● READING PASSAGE:
In May 2018, Medeiros competed in the European Open Powerlifting Championships in Berk Sur Mer, France, and won silver in the up to 86 kg category. In December, she won the gold medal at the Americas Regional Powertlifting Championships in Bogotá, Colombia, in the over 86 kg category. In February 2020, she competed in the Powerlifting World Cup in Abuja, Nigeria, but failed to complete all three of her attempts. At the 2020 Summer Paralympics, she lifted 121 kg and finished in fifth place. At the 2021 University Paralympics, Medeiros changed disciplines and competed in the F56 class shot put (for wheelchair users) and won silver with a mark of 5.33 meters.

In July 2022, at the Americas Open weightlifting event, held at the Logan University Campus in Chesterfield, United States, Medeiros won gold in the up to 86 kg category by lifting 126 kg. In December of the same year, at the Dubai stage in the United Arab Emirates, at the Para Powerlifting World Cup, she won silver and broke her own Americas record by lifting 129 kg. With the women's team, Medeiros won a gold medal alongside Lara Aparecida de Lima and Mariana D'Andrea.

In August 2023, Medeiros competed in the World Para Powerlifting Championships in Dubai, United Arab Emirates. She competed in the women's up to 86 kg category, but had three of her movements disallowed, one of 135 kg and two of 136 kg. The Brazilian technical committee also launched a technical challenge, a device that requires the referees who disallowed the movement to reevaluate the decision based on images, however the lift remained void.

● PROBLEM 1:
Answer these from the Medeiros passage:
(a) In which city and country did Medeiros win gold at the Americas regional championships in December 2018?
(b) What mark did she record in the F56 shot put at the 2021 University Paralympics?
(c) How many kilograms did she lift at the Dubai stage of the Para Powerlifting World Cup in December 2022?
● PROBLEM 2: Copy the section of the Medeiros passage that begins at the words "In July 2022, at" and ends after "and Mariana D'Andrea.".
Answer from the Medeiros passage alone.

● SUPPLIED RECORDS:
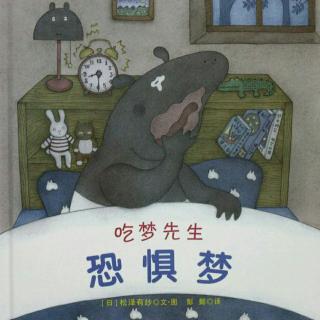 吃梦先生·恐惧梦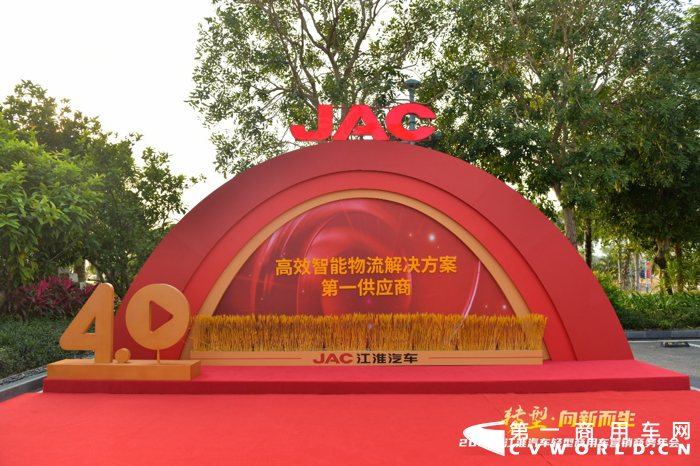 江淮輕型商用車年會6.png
---
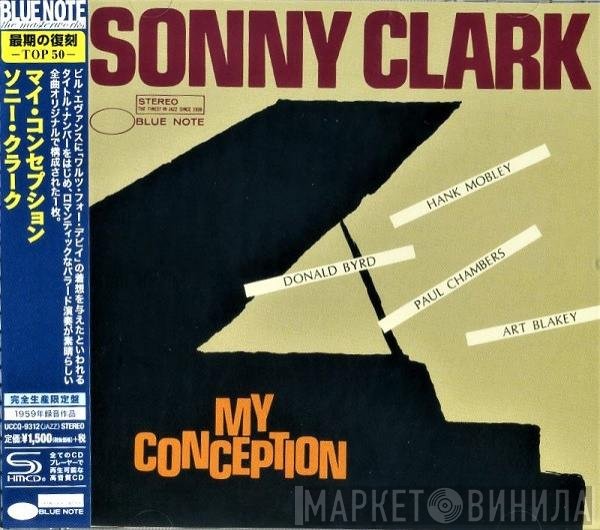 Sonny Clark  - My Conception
---
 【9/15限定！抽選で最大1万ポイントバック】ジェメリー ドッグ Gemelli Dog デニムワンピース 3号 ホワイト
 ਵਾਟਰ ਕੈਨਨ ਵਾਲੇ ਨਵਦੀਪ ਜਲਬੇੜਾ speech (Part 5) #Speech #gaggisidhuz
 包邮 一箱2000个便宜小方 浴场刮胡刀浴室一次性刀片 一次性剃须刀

● EXERCISE SOLUTION 1:
(a) Bogotá, Colombia
(b) 5.33 meters
(c) 129 kg

● EXERCISE SOLUTION 2:
In July 2022, at the Americas Open weightlifting event, held at the Logan University Campus in Chesterfield, United States, Medeiros won gold in the up to 86 kg category by lifting 126 kg. In December of the same year, at the Dubai stage in the United Arab Emirates, at the Para Powerlifting World Cup, she won silver and broke her own Americas record by lifting 129 kg. With the women's team, Medeiros won a gold medal alongside Lara Aparecida de Lima and Mariana D'Andrea.